[START OF Reading text]

StackExchange / StackExchange.Redis

General purpose redis client
https://stackexchange.github.io/StackExchange.Redis/
Other
5.87k stars 1.51k forks source link

Pipelining causes NOAUTH errors with External Authentication on Envoy #2785

Closed dbarbosapn closed 4 days ago

dbarbosapn commented 1 week ago

Hello,

We have a situation where our Redis client is returning NOAUTH during the connection flow, but if we manually connect to it through redis-cli and send an AUTH <password> command, from that exact same machine, we get OK and can send other commands after.

There is no place where we can see the actual result of the AUTH command sent by the SDK since, from what we've seen in code, it's a fire and forget message. Any ideas how to debug this?

Important Note We have multiple redis clusters that we're connecting to. If we put this cluster first, it works. If we put it last, it doesn't!

For example, this doesn't work:

ConnectionMultiplexer.Connect(options1);
...
ConnectionMultiplexer.Connect(options2);
...
ConnectionMultiplexer.Connect(options3);
...
ConnectionMultiplexer.Connect(options4);

But this does:

ConnectionMultiplexer.Connect(options4);
...
ConnectionMultiplexer.Connect(options2);
...
ConnectionMultiplexer.Connect(options3);
...
ConnectionMultiplexer.Connect(options1);

We're wondering if somehow the multiplexer might be using a wrong connection from a completely different instance. If there is some kind of static or thread-local state.

Some logs:

Connecting (sync) on .NET 8.0.8 (StackExchange.Redis: v2.8.0.27420)
<redacted>.internal.office.com:6380,syncTimeout=5000,connectTimeout=17000,abortConnect=False
<redacted>.internal.office.com:6380/Interactive: Connecting...
<redacted>.internal.office.com:6380: BeginConnectAsync
1 unique nodes specified (with tiebreaker)
<redacted>.internal.office.com:6380: OnConnectedAsync init (State=Connecting)
Allowing 1 endpoint(s) 00:00:17 to respond...
Awaiting 1 available task completion(s) for 17000ms, IOCP: (Busy=0,Free=1000,Min=1,Max=1000), WORKER: (Busy=0,Free=32767,Min=4,Max=32767), POOL: (Threads=6,QueuedItems=0,CompletedItems=404,Timers=28)
Configuring TLS
TLS connection established successfully using protocol: Tls13
<redacted>.internal.office.com:6380/Interactive: Connected
<redacted>.internal.office.com:6380: Server handshake
<redacted>.internal.office.com:6380: Authenticating (password)
<redacted>.internal.office.com:6380: Sending critical tracer (handshake): PING
<redacted>.internal.office.com:6380: Flushing outbound buffer
<redacted>.internal.office.com:6380: OnEstablishingAsync complete
<redacted>.internal.office.com:6380: Starting read
Response from <redacted>.internal.office.com:6380/Interactive / PING: Error: NOAUTH Authentication required.
<redacted>.internal.office.com:6380: OnConnectedAsync completed (Disconnected)
All 1 available tasks completed cleanly, IOCP: (Busy=0,Free=1000,Min=1,Max=1000), WORKER: (Busy=2,Free=32765,Min=4,Max=32767), POOL: (Threads=6,QueuedItems=0,CompletedItems=422,Timers=27)

[END OF Reading text]
[START OF Recorded information]

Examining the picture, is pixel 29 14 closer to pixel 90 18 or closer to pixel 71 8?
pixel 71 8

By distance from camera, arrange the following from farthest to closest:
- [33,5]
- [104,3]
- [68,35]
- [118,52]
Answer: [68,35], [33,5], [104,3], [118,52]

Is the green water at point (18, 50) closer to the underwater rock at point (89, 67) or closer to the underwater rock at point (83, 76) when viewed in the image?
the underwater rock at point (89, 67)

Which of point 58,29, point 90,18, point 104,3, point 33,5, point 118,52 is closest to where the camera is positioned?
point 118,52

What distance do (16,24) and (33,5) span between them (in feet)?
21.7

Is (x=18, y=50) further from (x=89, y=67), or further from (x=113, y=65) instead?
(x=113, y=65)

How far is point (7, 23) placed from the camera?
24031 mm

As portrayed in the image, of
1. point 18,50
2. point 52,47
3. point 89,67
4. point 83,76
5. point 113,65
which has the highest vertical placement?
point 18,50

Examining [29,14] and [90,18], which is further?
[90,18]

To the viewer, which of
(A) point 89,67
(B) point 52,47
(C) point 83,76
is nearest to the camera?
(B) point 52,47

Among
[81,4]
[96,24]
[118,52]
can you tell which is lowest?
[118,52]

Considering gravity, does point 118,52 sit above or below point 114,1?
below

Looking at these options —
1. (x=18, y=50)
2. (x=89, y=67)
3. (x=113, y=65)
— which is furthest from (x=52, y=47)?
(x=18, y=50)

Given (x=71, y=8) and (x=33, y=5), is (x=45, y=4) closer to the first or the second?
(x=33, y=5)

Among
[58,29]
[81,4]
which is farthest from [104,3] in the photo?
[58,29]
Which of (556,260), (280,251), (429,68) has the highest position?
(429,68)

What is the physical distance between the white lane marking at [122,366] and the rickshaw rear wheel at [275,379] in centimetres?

[END OF Recorded information]

▸ **Problems to solve**
a) Decide whether each statement agrees with the issue thread, answering yes or no and quoting the words of the thread that settle it: (i) The logs show a TLS 1.3 connection being established. (ii) Sending an AUTH command by hand through redis-cli returns an error. (iii) The failure occurs when the affected cluster is connected to first.
b) Rewrite the part of the issue thread starting with "<redacted>.internal.office.com:6380: OnConnectedAsync init" and going on through "<redacted>.internal.office.com:6380: Authenticating (password)", changing "Server handshake" to "Server greeting".
c) Answer these questions from the issue thread.
(i) What is the issue number?
(ii) How many stars does the repository have?
(iii) On which version of .NET does the connection run, according to the logs?
The records have no connection to the issue thread.

▸ **In response**
a)
(i) Yes: "TLS connection established successfully using protocol: Tls13"
(ii) No: "we get OK and can send other commands after"
(iii) No: "If we put this cluster first, it works."

b)
<redacted>.internal.office.com:6380: OnConnectedAsync init (State=Connecting)
Allowing 1 endpoint(s) 00:00:17 to respond...
Awaiting 1 available task completion(s) for 17000ms, IOCP: (Busy=0,Free=1000,Min=1,Max=1000), WORKER: (Busy=0,Free=32767,Min=4,Max=32767), POOL: (Threads=6,QueuedItems=0,CompletedItems=404,Timers=28)
Configuring TLS
TLS connection established successfully using protocol: Tls13
<redacted>.internal.office.com:6380/Interactive: Connected
<redacted>.internal.office.com:6380: Server greeting
<redacted>.internal.office.com:6380: Authenticating (password)

c)
(i) 2785
(ii) 5.87k
(iii) .NET 8.0.8